Optant pour des plans simples et graphiques, "Praia do Futuro" s'ouvre sur des images de motos dans les dunes, et sur deux hommes évoluant en liberté le long d'un bord de mer sauvage et venté. À l'image de cette introduction, c'est à une composition simple de plans visuellement marquants, ou de scènes étrangement hypnotiques, que s'attache Karim Aïnouz, déjà auteur de "Madame Sata", remarqué à Un certain regard en 2002, et du touchant "Ciel de Suely" présenté à Berlin en compétiton en 2007.

Reparti bredouille de la Berlinale 2014, "Praia do Futuro" nous concocte une belle histoire d'amours homosexuelles, dont la complexité est plus suggérée que dialoguée, et qui dispose d'une approche moderne d'un certain romantisme (la scène dans les rochers face à l'océan démonté, la scène de la rame de métro...). Chapitré en trois parties, le film propose des sections inégales, mais qui sont en parfaite adéquation avec les événements ou moments abordés. On évolue ainsi de la luminosité de la rencontre sur les plages du brésil, vers la grisaille du quotidien et du temps des choix que représente d'exil à Berlin, au réveil brutal que constituent les retrouvailles avec un fantôme de la vie passée.

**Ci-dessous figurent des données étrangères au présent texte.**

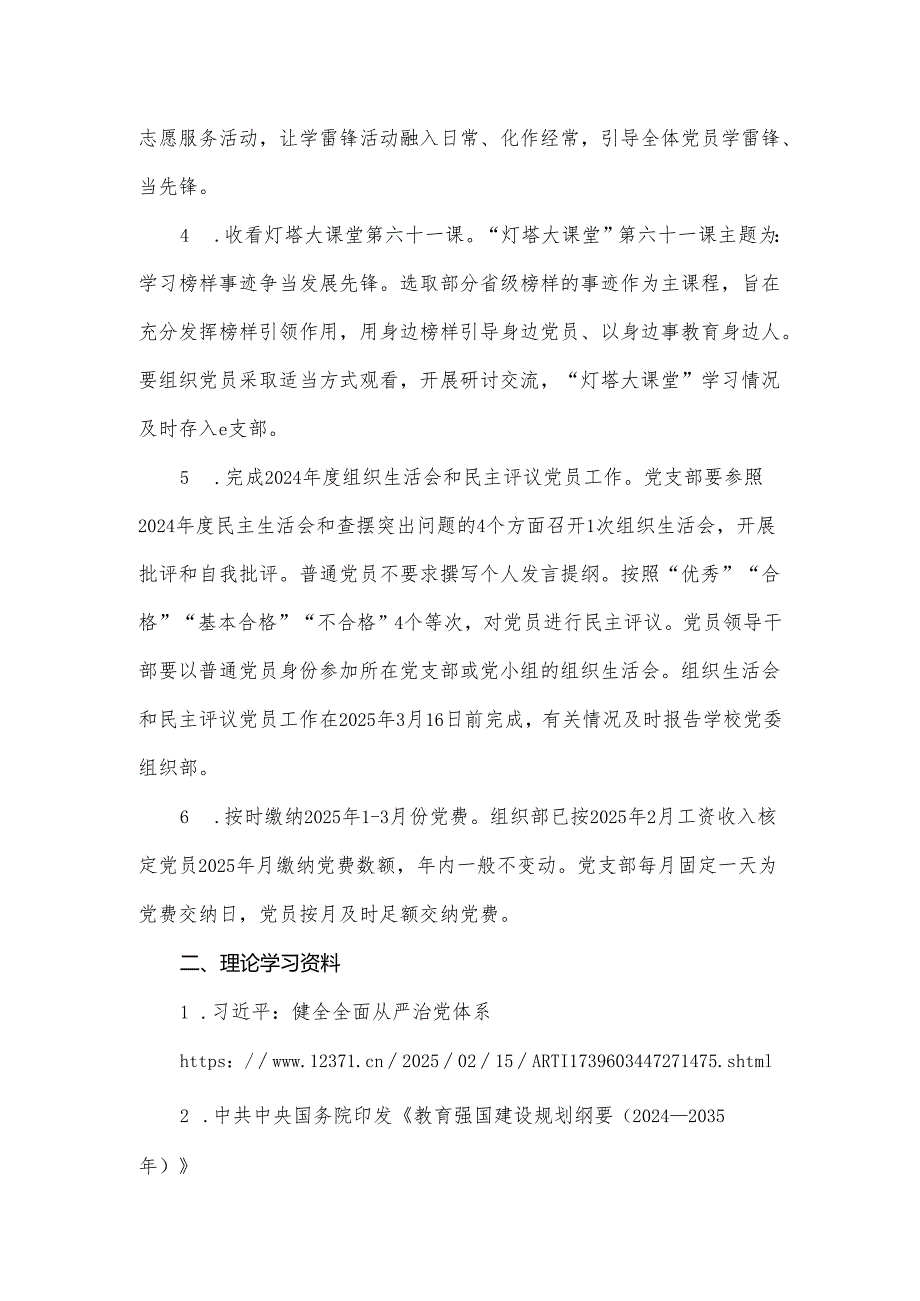 XX大学XX学院2025年3月党支部组织生活指导意见.docx_第2页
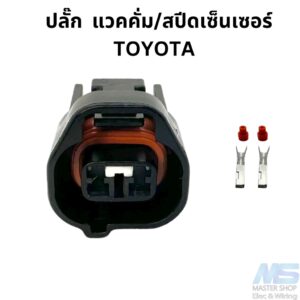 ปลั๊ก  แวคคั่ม/สปีดเซ็นเซอร์ TOYOTA  2 สาย สีดำ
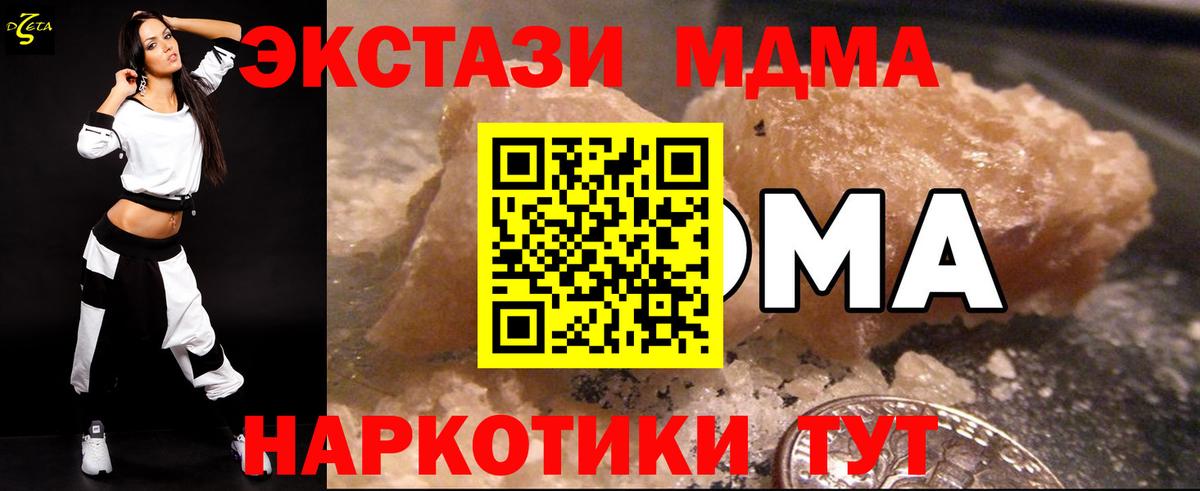 Боровичи  МДМА  Вход с VPN  МДМА crystal  МДМА crystal 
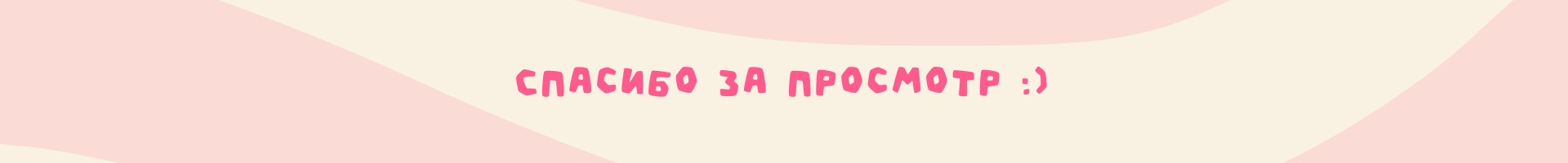 Monty | Ice Cream Branding — Изображение №7 — Брендинг на Dprofile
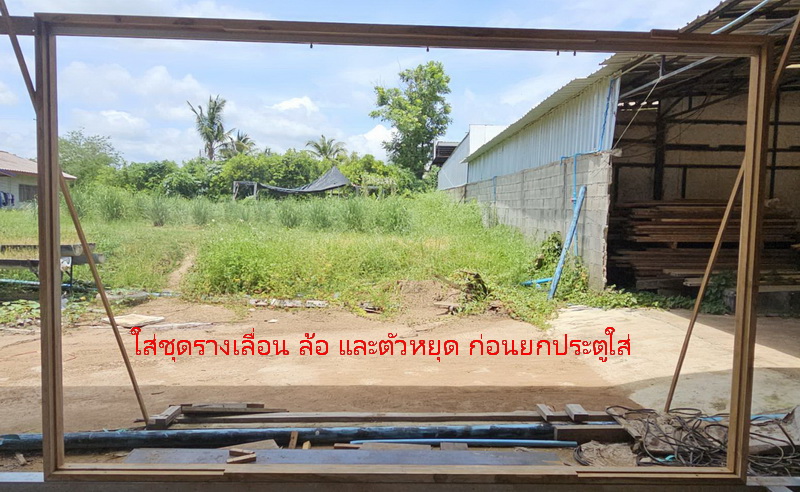 วงกบบานเลื่อน พร้อมราง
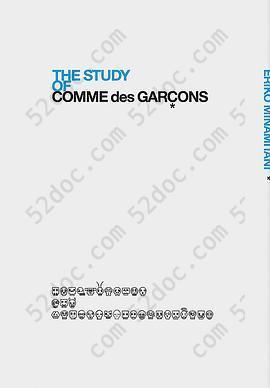 COMME des GARÇONS 研究
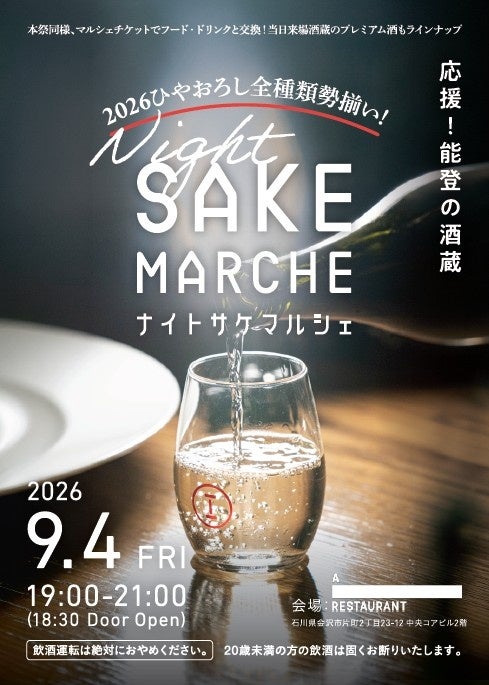 石川の「ひやおろし」23種を飲み比べ、先着80人の夜イベントが金沢・片町で9/4開催 石川の「ひやおろし」23種を飲み比べ、先着80人の夜イベントが金沢・片町で9/4開催
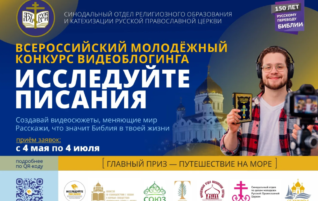 Всероссийский молодежный конкурс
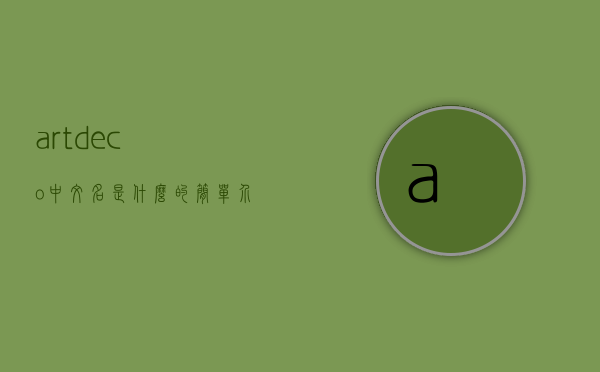 artdeco中文名是什么的简单介绍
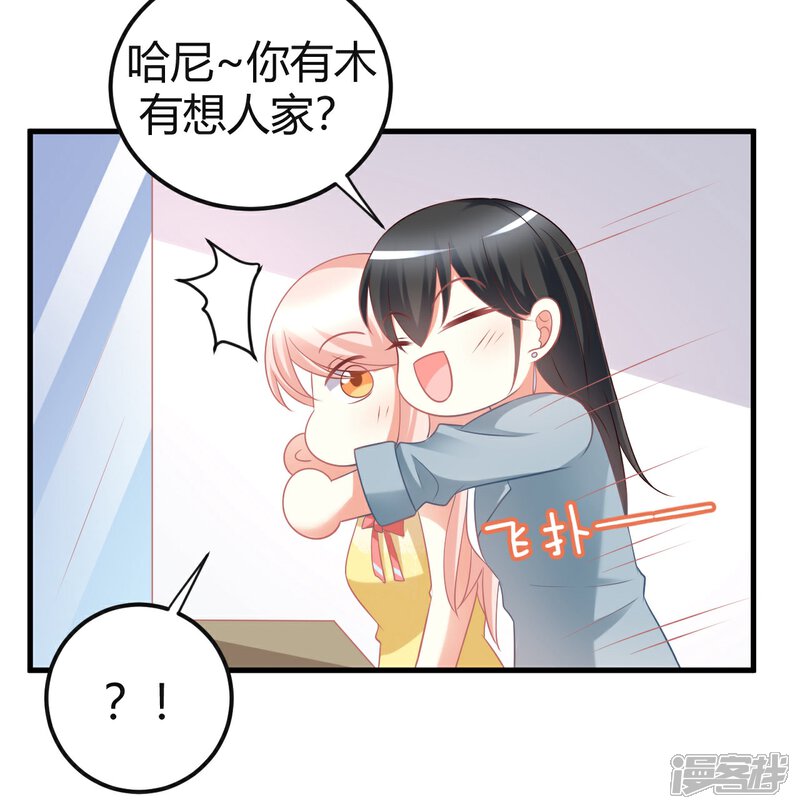 《C位偶像归我了》第33话 在线解锁小奶狗撒娇. 第3页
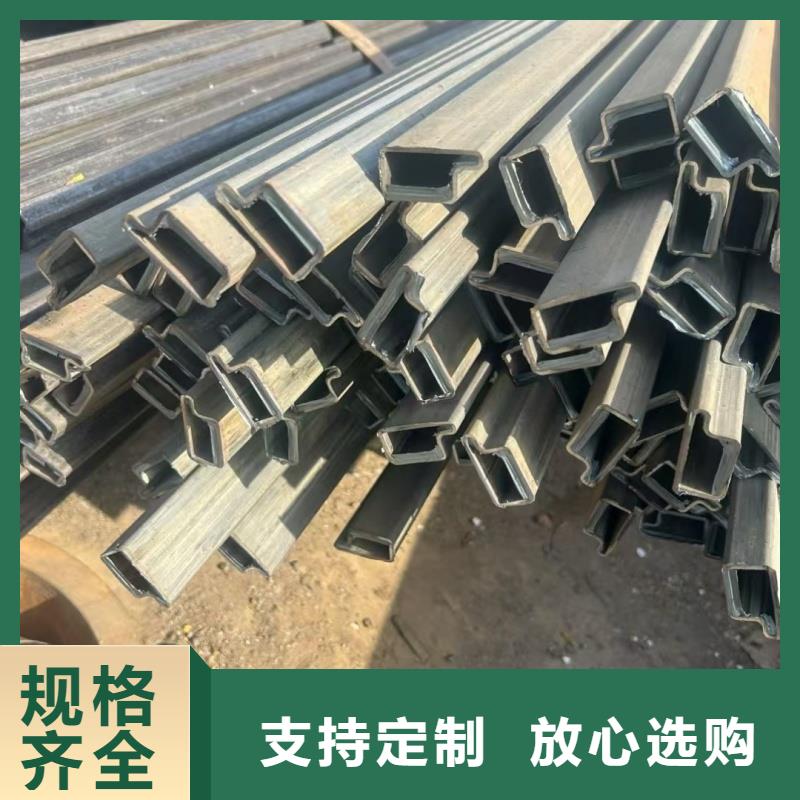 45*45鍍鋅扇型管免費寄樣測試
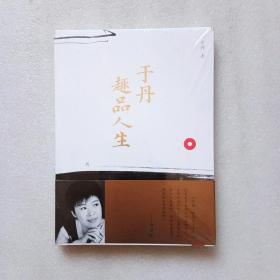 于丹趣品人生（全新未拆封）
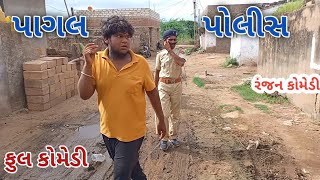 પાગલ પોલીસ  | ranjan comedy | gujrati comedy | rc comedy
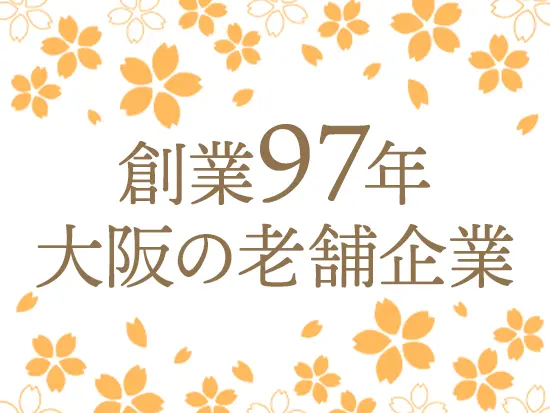 「着物と言えばこまやさん」と親しまれ、90年以上にわたりお客様の晴れの日を華やかに演出してきました。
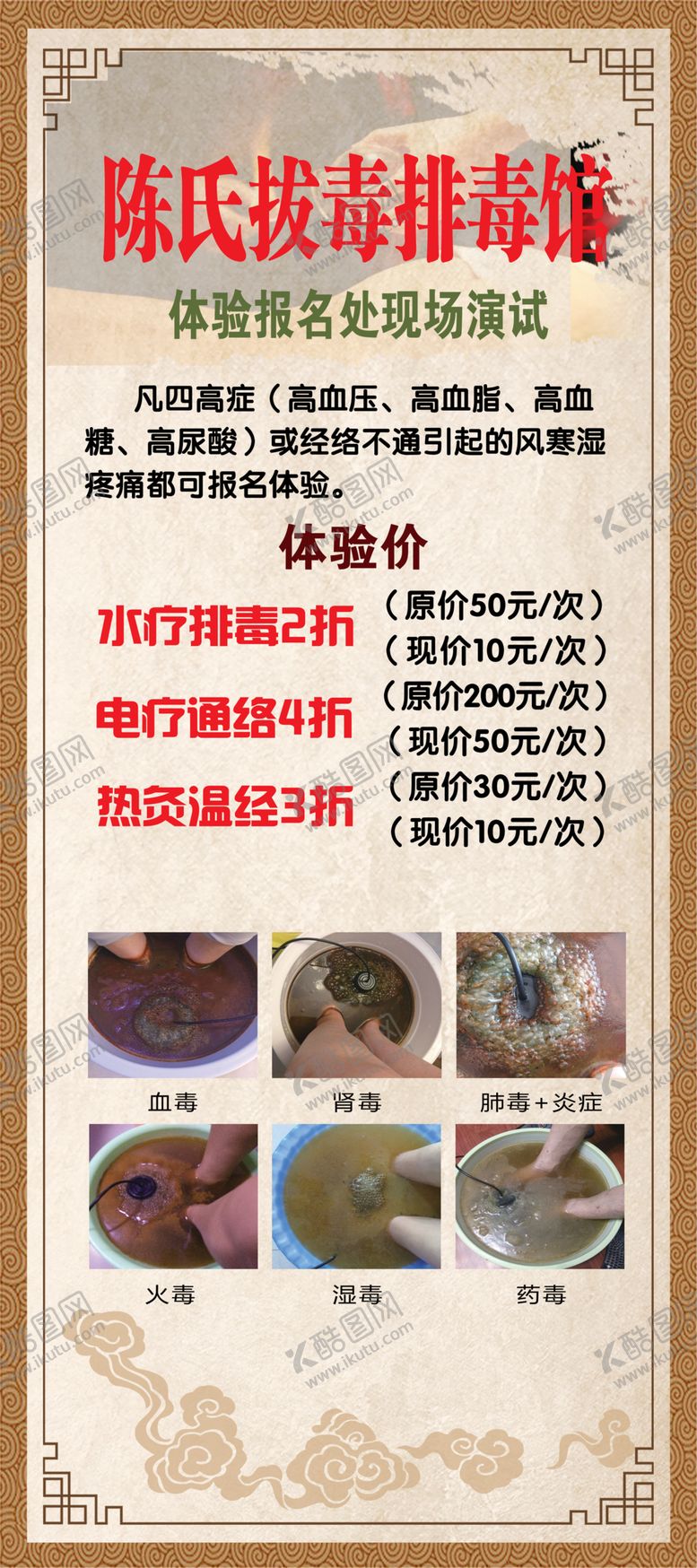 编号：34611309230830334155【酷图网】源文件下载-陈氏排毒养生馆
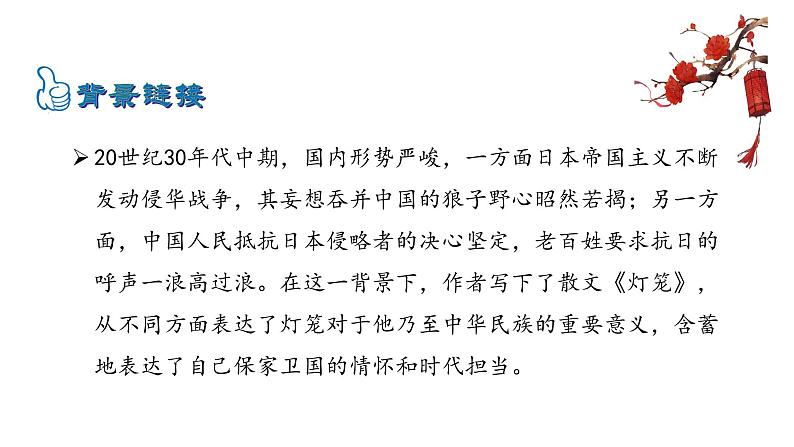 2021-2022 部编版语文 八年级下册 第4课  灯笼 课件第7页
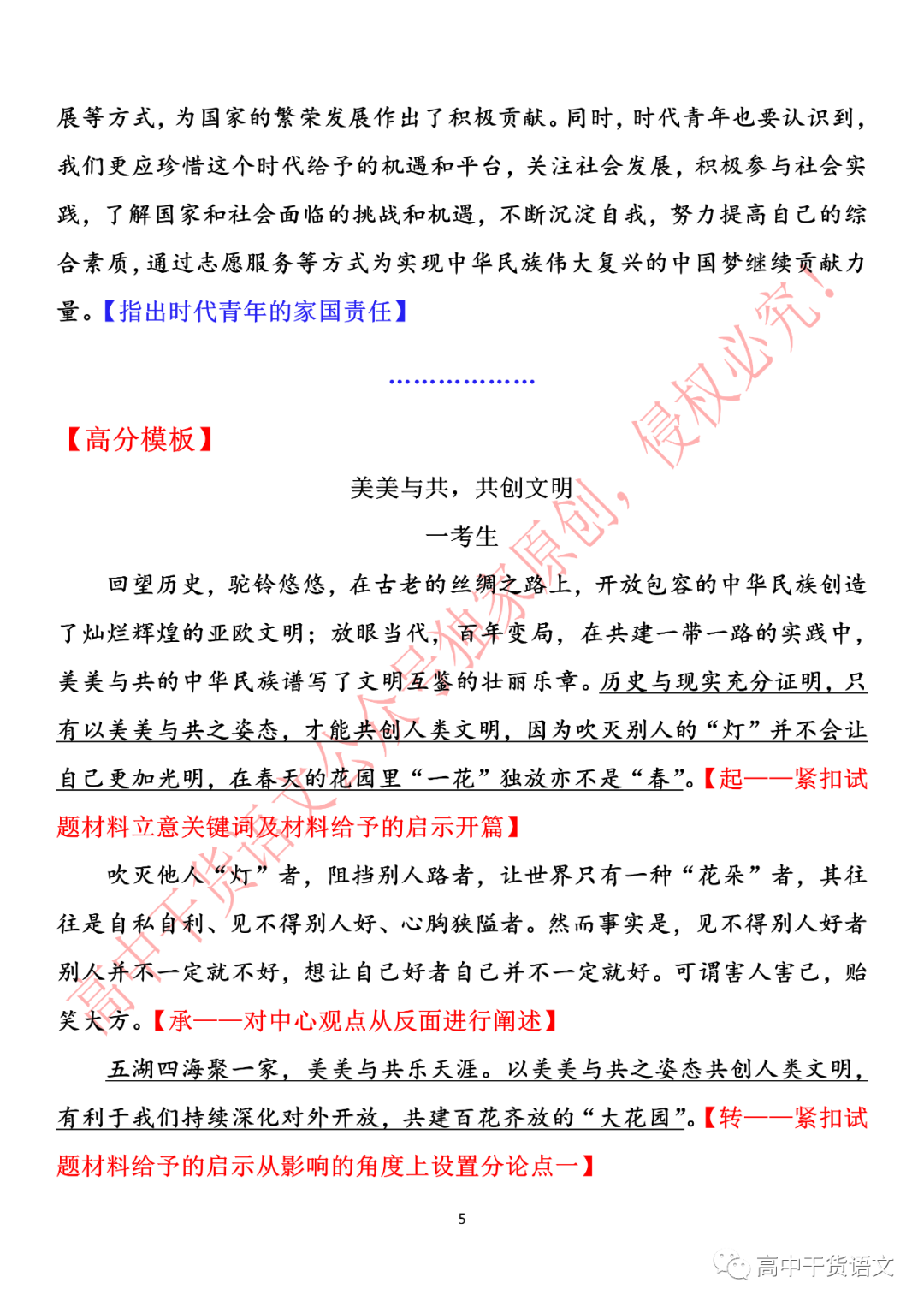 独家!新高考背景下高考作文命题六大类型命题探究及高分模板 第5张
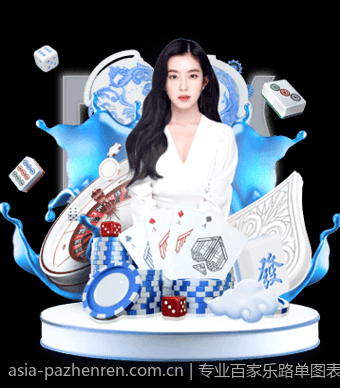 专业百家乐路单图表分析技巧全面揭秘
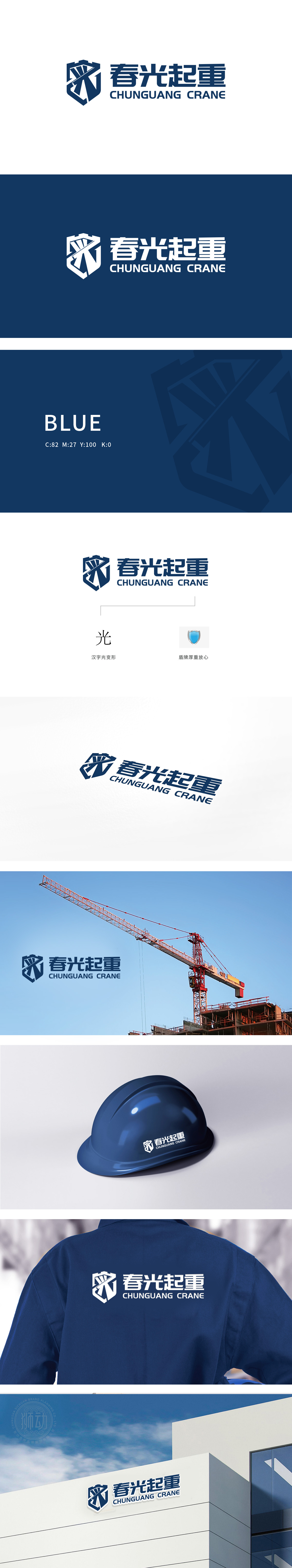 春光起重 重工机械 LOGO设计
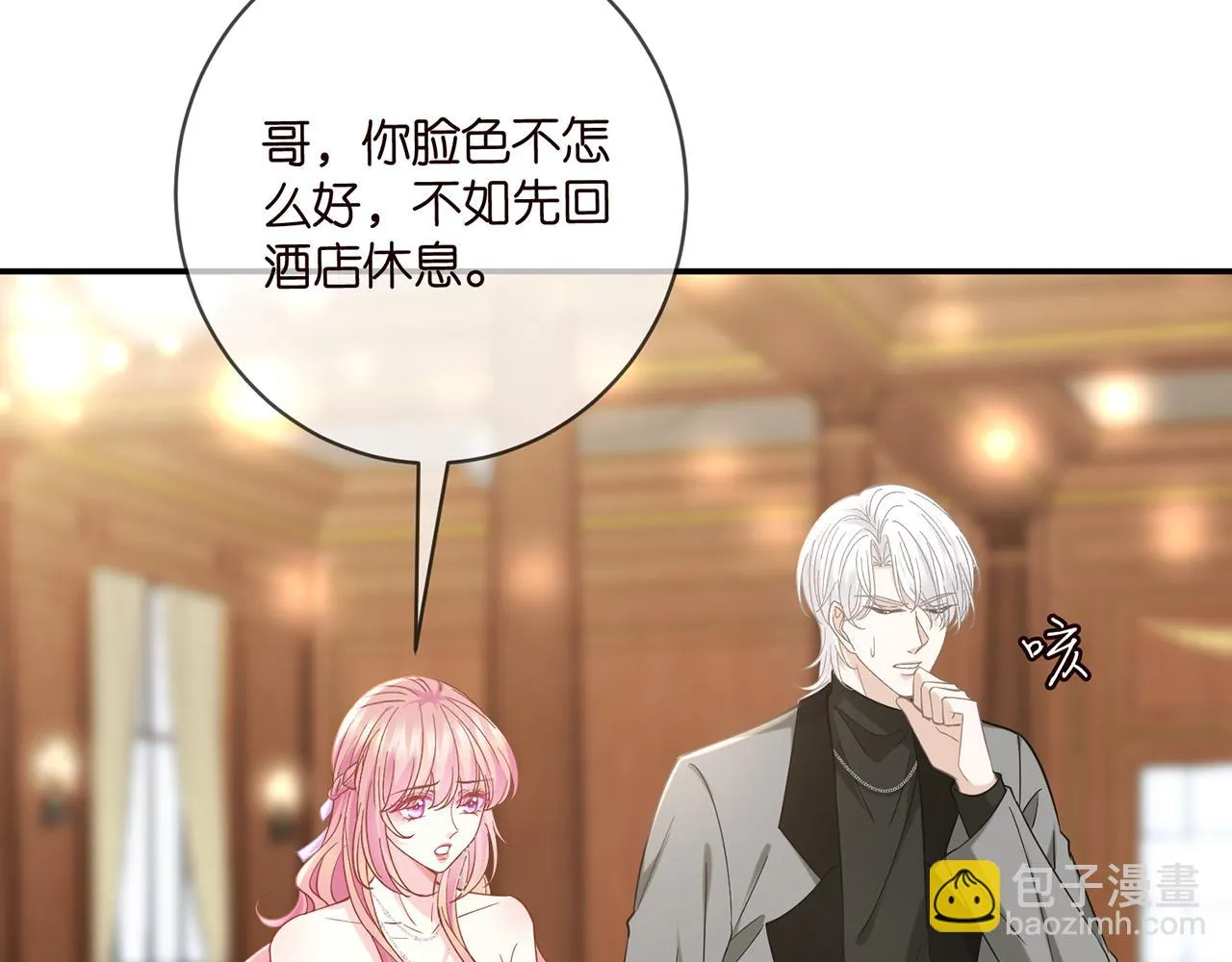 425 北冥夜身边的女人 第48页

Proposant une approche frontale de la sexualité entre hommes, qui n'évite ni collisions physiques ni contact complice, sans pour une fois aborder d'insipides questions d'adultères, cette œuvre brésilienne finit par toucher par son portrait d'un jeune homme brésilien en pleine évolution (Wagner Moura, découvert dans "Troupes d'élite"). N'évitant pas les blessures ou les doutes liés à son caractère d'immigré, le scénario s'intéresse aux différences d'origines et de cultures, tout en dessinant le trajet d'un homme vers une conscience de soi en tant qu'adulte et vers l'affrontement de ses propres peurs.

Tout au long du métrage, les ellipses sont certes nombreuses, mais elles amènent une sensation de temps qui passe, impactant le caractère du jeune homme, comme sa manière d'agir. Et face à un quotidien usant, qui met à mal les relations, c'est dans certaines scènes aux allures clipesques où la musique aux mélanges de rythme moderne et de violons accompagne les mouvements de caméra, que les personnages prennent soudain des ailes. "Praia do Futuro" nous emporte alors au grès de fulgurances graphiques et émotionnelles qui restent imprimées à la rétine et au cœur un certain temps. Une expérience que certains qualifieront de naïve et d'autres de puissante.